Há quem tenha falta de noção, há quem não seja transparente, mas o ministro das Finanças, Fernando Medina, parece ser dotado de algo curioso: falta da noção de transparência.

Ser transparente não é comunicar os dados pessoais de promotores de manifestações a entidades terceiras. A isso chama-se violar o Regime Geral de Proteção de Dados (RGPD) – violação essa que custou aos lisboetas 1,25 milhões de euros. Ser transparente também não será com certeza nomear por despacho para coordenador da equipa de coordenação de investimentos em infraestruturas municipais o dono da empresa que viria a ser contratada através de uma consulta forjada que só teria início dezassete dias depois da nomeação. Embora já não seja Presidente da Câmara Municipal de Lisboa (CML), transparente seria explicar o porquê de duas das três empresas consultadas pela CML pertencerem a um empresário acusado à data – e posteriormente condenado – por burla e falsificação de documentos, amigo do recém-nomeado coordenador. Mais, à falta de relatórios produzidos por esse coordenador sobre o trabalho desenvolvido, transparente seria esclarecer se o serviço foi efetivamente prestado.

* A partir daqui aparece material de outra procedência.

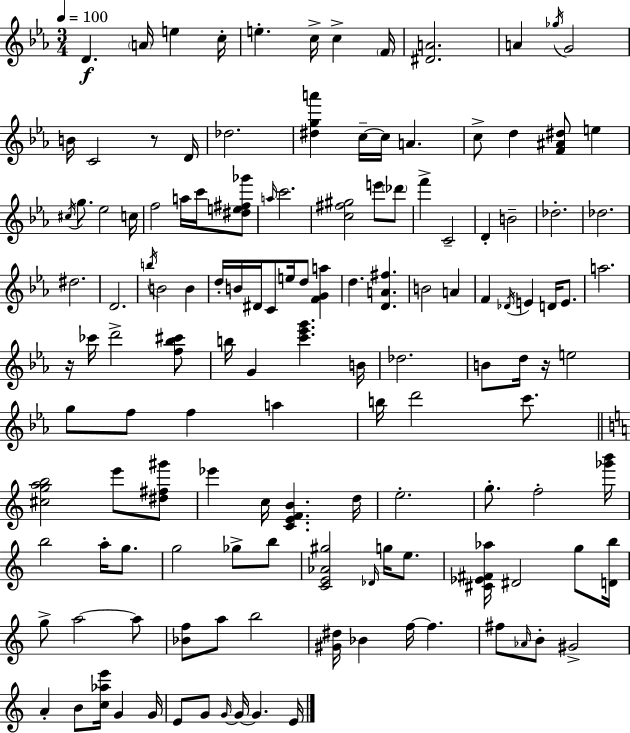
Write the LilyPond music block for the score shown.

{
  \clef treble
  \numericTimeSignature
  \time 3/4
  \key ees \major
  \tempo 4 = 100
  d'4.\f \parenthesize a'16 e''4 c''16-. | e''4.-. c''16-> c''4-> \parenthesize f'16 | <dis' a'>2. | a'4 \acciaccatura { ges''16 } g'2 | \break b'16 c'2 r8 | d'16 des''2. | <dis'' g'' a'''>4 c''16--~~ c''16 a'4. | c''8-> d''4 <f' ais' dis''>8 e''4 | \break \acciaccatura { cis''16 } g''8. ees''2 | c''16 f''2 a''16 c'''16 | <dis'' e'' fis'' ges'''>8 \grace { a''16 } c'''2. | <c'' fis'' gis''>2 e'''8 | \break \parenthesize des'''8 f'''4-> c'2-- | d'4-. b'2-- | des''2.-. | des''2. | \break dis''2. | d'2. | \acciaccatura { b''16 } b'2 | b'4 d''16-. b'16 dis'16 c'8 e''16 d''8 | \break <f' g' a''>4 d''4. <d' a' fis''>4. | b'2 | a'4 f'4 \acciaccatura { des'16 } e'4 | d'16 e'8. a''2. | \break r16 ces'''16 d'''2-> | <f'' bes'' cis'''>8 b''16 g'4 <c''' ees''' g'''>4. | b'16 des''2. | b'8 d''16 r16 e''2 | \break g''8 f''8 f''4 | a''4 b''16 d'''2 | c'''8. \bar "||" \break \key a \minor <cis'' g'' a'' b''>2 e'''8 <dis'' fis'' gis'''>8 | ees'''4 c''16 <c' e' f' b'>4. d''16 | e''2.-. | g''8.-. f''2-. <ges''' b'''>16 | \break b''2 a''16-. g''8. | g''2 ges''8-> b''8 | <c' e' aes' gis''>2 \grace { des'16 } g''16 e''8. | <cis' ees' fis' aes''>16 dis'2 g''8 | \break <d' b''>16 g''8-> a''2~~ a''8 | <bes' f''>8 a''8 b''2 | <gis' dis''>16 bes'4 f''16~~ f''4. | fis''8 \grace { aes'16 } b'8-. gis'2-> | \break a'4-. b'8 <c'' aes'' e'''>16 g'4 | g'16 e'8 g'8 \grace { g'16~ }~ g'16 g'4. | e'16 \bar "|."
}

Raras são as vezes em que Fernando Medina tem conhecimento dos factos ou mesmo até do que se passa à sua volta, o que por si só me parece ser um mau sinal no que à sua competência diz respeito ou, no mínimo, quanto à comunicação com as equipas que lidera. No entanto, espero que já tenha adquirido o facto que é óbvio para todos: os seus dias no executivo de António Costa estão contados.

O Presidente da República, Marcelo Rebelo de Sousa, defendeu (e bem) que entre estar a ser investigado e ser-se condenado vai uma distância considerável. Contudo, os políticos portugueses parecem ignorar que os critérios que determinam a existência de condições para os governantes exercerem tais cargos não se limitam a questões jurídicas. Existem também questões de natureza ética. É fundamental que os cidadãos confiem nos seus representantes e que sintam que estes são eticamente irrepreensíveis.

Mantendo Lisboa como referência, mas num registo um pouco mais otimista, gostaria chamar a atenção para o trabalho que tem sido desenvolvido no último ano como exemplo de como as instituições podem promover uma cultura de integridade interna, mas também fortalecer a confiança dos cidadãos na instituição e nos seus representantes eleitos.

Primeiramente, a escolha da independente Joana Castro e Almeida para vereadora responsável pelo recém-criado pelouro da Transparência e Prevenção da Corrupção dá-nos o sinal claro de algo que me parece ser óbvio: o tema não pode ser politizado. Aliás, deixo bem claro que a corrupção não é uma prevaricação que afeta mais um partido do que os outros, nem tão pouco se cinge ao setor público, mas essas questões deverão ser exploradas oportunamente noutra ocasião. Para aqui importa que, se dúvidas houvesse quanto à concretização de iniciativas, a aprovação do Regulamento e o lançamento do Canal de Denúncias, que permite agora ao Município ter uma ferramenta de comunicação para reporte de irregularidades que violem os princípios da boa governança do mesmo, e o lançamento do Portal da Transparência, uma plataforma online que disponibiliza informação sobre vários temas relacionados com a gestão do Município de Lisboa, dissiparam-nas. Mais, prova de que podemos esperar (e exigir mais) mudanças nos Paços do Concelho de Lisboa são as ações de esclarecimento que têm sido direcionadas aos funcionários, que arrancaram com o 1º Encontro Anual sobre Transparência e Prevenção da Corrupção dos funcionários da CML e das Juntas de Freguesia.

Infelizmente, com certeza ouviremos falar de mais casos na CML e noutras Câmaras deste país – ainda para mais quando a lei exclui a obrigatoriedade de 40% das mesmas implementarem um mecanismo de denúncia interno –, mas são sinergias neste sentido fazem a diferença na forma como os cidadãos percecionam as instituições e os seus líderes. Só assim poderá ser desenvolvida uma relação de confiança que crie efetivamente condições para que os representantes eleitos, ou nomeados por quem tenha sido eleito, governem.